Treatment of Canine Oral Melanoma with Nanotechnology-Based Immunotherapy and Radiation

Abstract

The presence and benefit of a radiation therapy-associated immune reaction is of great interest as the overall interest in cancer immunotherapy expands. The pathological assessment of irradiated tumors rarely demonstrates consistent immune or inflammatory response. More recent information, primarily associated with the "abscopal effect", suggests a subtle radiation-based systemic immune response may be more common and have more therapeutic potential than previously believed. However, to be of consistent value, the immune stimulatory potential of radiation therapy (RT) will clearly need to be supported by combination with other immunotherapy efforts. In this study, using a spontaneous canine oral melanoma model, we have assessed the efficacy and tumor immunopathology of two nanotechnology-based immune adjuvants combined with RT. The immune adjuvants were administered intratumorally, in an approach termed "in situ vaccination", that puts immunostimulatory reagents into a recognized tumor and utilizes the endogenous antigens in the tumor as the antigens in the antigen/adjuvant combination that constitutes a vaccine. The radiation treatment consisted of a local 6 × 6 Gy tumor regimen given over a 12 day period. The immune adjuvants were a plant-based virus-like nanoparticle (VLP) and a 110 nm diameter magnetic iron oxide nanoparticle (mNPH) that was activated with an alternating magnetic field (AMF) to produce moderate heat (43 °C/60 min). The RT was used alone or combined with one or both adjuvants. The VLP (4 × 200 μg) and mNPH (2 × 7.5 mg/gram tumor) were delivered intratumorally respectively during the RT regimen. All patients received a diagnostic biopsy and CT-based 3-D radiation treatment plan prior to initiating therapy. Patients were assessed clinically 14-21 days post-treatment, monthly for 3 months following treatment, and bimonthly, thereafter. Immunohistopathologic assessment of the tumors was performed before and 14-21 days following treatment. Results suggest that addition of VLPs and/or mNPH to a hypofractionated radiation regimen increases the immune cell infiltration in the tumor, extends the tumor control interval, and has important systemic therapeutic potential.

Keywords: abscopal effect; hyperthermia; immunotherapy; in situ vaccination; magnetic nanoparticle; radiation therapy; virus-like nanoparticle (VLP).

Figure 1

Treatment of 9 yr. old Rottweiler with left mandibular oral melanoma. The tumor received 6 × 6 Gy radiation, mNPH and 4 × 200 ug VLP. Left figures demonstrate the 3-D radiation treatment plan. Center figure shows patient in position for radiation delivery via the Varian Truebeam linear accelerator. Right figures show intratumoral injection of VLP.

Fig 2. Tumor regression and cellular changes in a large soft palate oral melanoma following HFRT and VLP treatment.
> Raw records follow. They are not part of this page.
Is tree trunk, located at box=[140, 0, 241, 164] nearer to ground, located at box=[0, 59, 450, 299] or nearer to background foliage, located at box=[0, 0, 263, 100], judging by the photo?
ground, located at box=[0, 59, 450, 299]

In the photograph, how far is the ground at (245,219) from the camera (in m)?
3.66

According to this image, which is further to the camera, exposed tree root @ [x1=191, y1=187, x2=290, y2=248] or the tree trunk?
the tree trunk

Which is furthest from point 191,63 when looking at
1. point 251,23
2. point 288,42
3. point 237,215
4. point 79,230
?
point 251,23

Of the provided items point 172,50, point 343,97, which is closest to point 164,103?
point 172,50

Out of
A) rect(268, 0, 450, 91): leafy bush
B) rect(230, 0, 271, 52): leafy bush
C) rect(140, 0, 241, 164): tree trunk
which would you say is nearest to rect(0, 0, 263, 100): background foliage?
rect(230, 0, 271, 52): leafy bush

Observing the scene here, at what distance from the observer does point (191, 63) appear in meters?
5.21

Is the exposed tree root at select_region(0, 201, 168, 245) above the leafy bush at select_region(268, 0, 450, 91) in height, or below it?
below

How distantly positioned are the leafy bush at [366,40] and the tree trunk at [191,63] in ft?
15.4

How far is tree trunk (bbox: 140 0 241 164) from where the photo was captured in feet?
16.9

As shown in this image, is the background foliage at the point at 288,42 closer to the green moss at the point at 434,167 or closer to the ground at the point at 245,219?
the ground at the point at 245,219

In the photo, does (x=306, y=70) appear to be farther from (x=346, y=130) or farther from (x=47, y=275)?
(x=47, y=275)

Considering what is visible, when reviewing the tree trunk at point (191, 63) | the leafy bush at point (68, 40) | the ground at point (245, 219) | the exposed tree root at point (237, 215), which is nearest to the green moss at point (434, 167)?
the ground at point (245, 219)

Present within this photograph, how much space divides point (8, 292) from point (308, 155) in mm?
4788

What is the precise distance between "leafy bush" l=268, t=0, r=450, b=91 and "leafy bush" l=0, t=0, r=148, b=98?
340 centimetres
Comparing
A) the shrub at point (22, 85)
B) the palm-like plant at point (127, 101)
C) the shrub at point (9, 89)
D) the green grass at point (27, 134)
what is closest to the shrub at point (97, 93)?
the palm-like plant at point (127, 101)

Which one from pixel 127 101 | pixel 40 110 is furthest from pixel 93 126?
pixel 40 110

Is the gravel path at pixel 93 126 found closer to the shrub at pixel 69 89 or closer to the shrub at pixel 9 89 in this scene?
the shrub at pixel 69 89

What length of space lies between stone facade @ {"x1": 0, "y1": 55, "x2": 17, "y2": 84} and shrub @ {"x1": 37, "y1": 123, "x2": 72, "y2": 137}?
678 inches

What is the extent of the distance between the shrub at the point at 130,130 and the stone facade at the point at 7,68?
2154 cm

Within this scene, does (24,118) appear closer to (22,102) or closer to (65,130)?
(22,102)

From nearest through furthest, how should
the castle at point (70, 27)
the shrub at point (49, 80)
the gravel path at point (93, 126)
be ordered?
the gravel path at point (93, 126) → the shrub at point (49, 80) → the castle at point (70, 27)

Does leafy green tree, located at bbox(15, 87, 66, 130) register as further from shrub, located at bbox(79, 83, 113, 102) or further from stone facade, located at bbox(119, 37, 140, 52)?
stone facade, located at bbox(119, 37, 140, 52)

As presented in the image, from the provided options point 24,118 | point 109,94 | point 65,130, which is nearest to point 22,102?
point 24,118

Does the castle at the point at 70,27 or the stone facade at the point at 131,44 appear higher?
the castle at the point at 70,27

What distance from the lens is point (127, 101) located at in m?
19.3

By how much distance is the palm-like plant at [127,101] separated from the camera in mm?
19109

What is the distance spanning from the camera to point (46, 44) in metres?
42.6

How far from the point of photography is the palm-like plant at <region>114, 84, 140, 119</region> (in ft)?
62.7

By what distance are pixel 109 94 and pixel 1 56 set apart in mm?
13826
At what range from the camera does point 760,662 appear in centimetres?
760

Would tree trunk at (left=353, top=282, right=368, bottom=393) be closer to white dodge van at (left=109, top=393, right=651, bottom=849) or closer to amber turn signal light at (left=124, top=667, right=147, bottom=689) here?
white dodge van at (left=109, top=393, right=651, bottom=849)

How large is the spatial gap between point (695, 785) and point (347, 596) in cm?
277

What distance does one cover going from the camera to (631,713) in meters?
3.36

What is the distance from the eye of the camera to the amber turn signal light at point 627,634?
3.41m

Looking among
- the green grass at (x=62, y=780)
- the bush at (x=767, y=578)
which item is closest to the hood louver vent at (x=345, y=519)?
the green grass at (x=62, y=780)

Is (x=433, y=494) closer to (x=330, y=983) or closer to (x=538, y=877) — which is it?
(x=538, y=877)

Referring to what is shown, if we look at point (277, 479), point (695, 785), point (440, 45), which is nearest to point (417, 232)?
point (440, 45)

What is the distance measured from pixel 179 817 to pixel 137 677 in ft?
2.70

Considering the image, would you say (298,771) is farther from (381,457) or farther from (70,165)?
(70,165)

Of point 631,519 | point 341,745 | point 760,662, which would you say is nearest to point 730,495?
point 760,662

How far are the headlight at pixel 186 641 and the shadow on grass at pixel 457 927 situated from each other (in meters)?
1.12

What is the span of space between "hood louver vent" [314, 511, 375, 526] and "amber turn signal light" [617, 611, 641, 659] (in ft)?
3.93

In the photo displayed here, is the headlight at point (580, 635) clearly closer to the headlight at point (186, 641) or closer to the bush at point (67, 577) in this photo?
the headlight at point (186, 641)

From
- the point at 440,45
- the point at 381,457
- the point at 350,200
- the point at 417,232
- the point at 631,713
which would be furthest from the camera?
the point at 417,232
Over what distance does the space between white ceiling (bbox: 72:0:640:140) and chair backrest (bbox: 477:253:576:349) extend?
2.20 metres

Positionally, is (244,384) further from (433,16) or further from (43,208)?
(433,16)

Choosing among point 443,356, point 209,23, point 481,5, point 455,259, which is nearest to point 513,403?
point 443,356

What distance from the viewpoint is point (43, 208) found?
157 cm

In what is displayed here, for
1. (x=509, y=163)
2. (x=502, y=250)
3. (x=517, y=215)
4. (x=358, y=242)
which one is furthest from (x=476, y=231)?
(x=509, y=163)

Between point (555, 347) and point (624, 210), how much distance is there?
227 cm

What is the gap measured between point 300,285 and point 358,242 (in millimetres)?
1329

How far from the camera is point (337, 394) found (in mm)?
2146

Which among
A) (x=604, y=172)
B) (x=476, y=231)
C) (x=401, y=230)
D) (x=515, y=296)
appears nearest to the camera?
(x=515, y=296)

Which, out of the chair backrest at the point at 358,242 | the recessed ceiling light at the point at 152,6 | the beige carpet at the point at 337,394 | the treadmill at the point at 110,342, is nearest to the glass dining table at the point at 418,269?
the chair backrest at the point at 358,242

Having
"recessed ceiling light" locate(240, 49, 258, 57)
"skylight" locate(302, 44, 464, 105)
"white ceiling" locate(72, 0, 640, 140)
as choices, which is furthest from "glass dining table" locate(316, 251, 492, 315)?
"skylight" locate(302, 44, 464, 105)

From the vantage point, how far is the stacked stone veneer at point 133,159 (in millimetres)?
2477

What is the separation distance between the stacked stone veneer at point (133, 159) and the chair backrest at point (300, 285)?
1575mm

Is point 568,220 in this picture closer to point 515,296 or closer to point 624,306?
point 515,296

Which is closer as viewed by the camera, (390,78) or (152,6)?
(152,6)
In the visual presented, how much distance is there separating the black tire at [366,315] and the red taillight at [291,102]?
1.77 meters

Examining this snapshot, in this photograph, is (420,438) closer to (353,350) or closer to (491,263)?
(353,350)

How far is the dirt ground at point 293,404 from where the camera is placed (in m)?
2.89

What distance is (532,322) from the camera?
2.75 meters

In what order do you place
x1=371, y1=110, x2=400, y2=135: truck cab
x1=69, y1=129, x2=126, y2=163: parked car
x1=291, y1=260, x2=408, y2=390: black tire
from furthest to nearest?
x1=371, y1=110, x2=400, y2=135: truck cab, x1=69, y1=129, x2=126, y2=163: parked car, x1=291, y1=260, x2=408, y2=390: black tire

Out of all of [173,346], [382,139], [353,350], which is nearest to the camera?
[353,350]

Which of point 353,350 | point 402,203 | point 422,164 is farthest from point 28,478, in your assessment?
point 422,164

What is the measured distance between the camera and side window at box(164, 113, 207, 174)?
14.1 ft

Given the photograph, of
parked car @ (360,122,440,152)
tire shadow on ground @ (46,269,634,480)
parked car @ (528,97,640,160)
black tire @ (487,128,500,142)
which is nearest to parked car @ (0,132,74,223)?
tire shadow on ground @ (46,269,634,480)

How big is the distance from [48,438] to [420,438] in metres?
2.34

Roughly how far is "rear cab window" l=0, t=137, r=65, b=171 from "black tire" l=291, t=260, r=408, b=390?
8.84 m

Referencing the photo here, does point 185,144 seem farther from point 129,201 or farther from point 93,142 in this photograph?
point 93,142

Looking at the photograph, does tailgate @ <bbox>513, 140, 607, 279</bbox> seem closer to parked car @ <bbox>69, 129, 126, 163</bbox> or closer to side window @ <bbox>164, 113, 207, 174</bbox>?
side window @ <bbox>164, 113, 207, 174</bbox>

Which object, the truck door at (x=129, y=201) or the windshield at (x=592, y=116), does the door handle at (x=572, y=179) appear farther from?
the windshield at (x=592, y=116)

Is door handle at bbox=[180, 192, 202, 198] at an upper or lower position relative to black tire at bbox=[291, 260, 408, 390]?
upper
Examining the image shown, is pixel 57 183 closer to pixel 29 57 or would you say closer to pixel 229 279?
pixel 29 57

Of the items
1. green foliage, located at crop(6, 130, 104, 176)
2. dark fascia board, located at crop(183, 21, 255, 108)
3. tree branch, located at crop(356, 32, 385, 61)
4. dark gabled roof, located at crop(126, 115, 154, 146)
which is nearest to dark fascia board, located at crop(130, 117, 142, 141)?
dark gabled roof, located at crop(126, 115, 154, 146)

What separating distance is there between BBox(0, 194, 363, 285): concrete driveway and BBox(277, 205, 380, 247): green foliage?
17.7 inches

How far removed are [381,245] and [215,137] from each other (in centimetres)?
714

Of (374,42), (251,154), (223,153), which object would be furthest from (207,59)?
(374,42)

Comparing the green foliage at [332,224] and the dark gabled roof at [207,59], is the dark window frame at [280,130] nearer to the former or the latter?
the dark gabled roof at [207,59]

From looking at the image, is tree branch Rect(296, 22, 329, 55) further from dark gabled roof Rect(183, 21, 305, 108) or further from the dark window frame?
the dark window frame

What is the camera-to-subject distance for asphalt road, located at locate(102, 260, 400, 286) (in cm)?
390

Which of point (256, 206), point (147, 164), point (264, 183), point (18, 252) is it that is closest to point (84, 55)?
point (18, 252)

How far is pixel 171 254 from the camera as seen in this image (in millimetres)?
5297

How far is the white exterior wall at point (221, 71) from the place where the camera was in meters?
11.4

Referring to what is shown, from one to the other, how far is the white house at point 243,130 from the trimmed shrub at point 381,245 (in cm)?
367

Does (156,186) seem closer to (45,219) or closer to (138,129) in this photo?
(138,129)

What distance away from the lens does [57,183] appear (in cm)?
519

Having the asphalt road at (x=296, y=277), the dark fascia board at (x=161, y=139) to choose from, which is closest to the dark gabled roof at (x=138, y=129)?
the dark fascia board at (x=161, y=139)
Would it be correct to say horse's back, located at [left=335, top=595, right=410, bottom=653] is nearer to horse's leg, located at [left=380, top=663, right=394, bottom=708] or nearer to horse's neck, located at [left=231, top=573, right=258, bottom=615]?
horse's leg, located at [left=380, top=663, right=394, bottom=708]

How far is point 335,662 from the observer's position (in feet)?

The images are from a 12-year old female beagle patient. In addition to complete tumor resolution, that is now durable at 20 months, there is a dramatic inflammatory/immune response in the weeks following treatment. The figure provides visual comparison of the grossclinical response and the level of immune cell infiltration in the tumor and peri-tumor tissue at the selected times and illustrates sample histologic images used for quantitation of immune infiltrate in Table 1. The response is largely mononuclear cell (macrophage /lymphocyte, small blue cells with high nucleus/cytoplasm ratio) however pockets of neutrophils are also seen in some areas. As noted in the final two histology photomicrographs, while there is no residual tumor, there is some ongoing active fibroplasia, however most of the response at this point is mature fibrosis.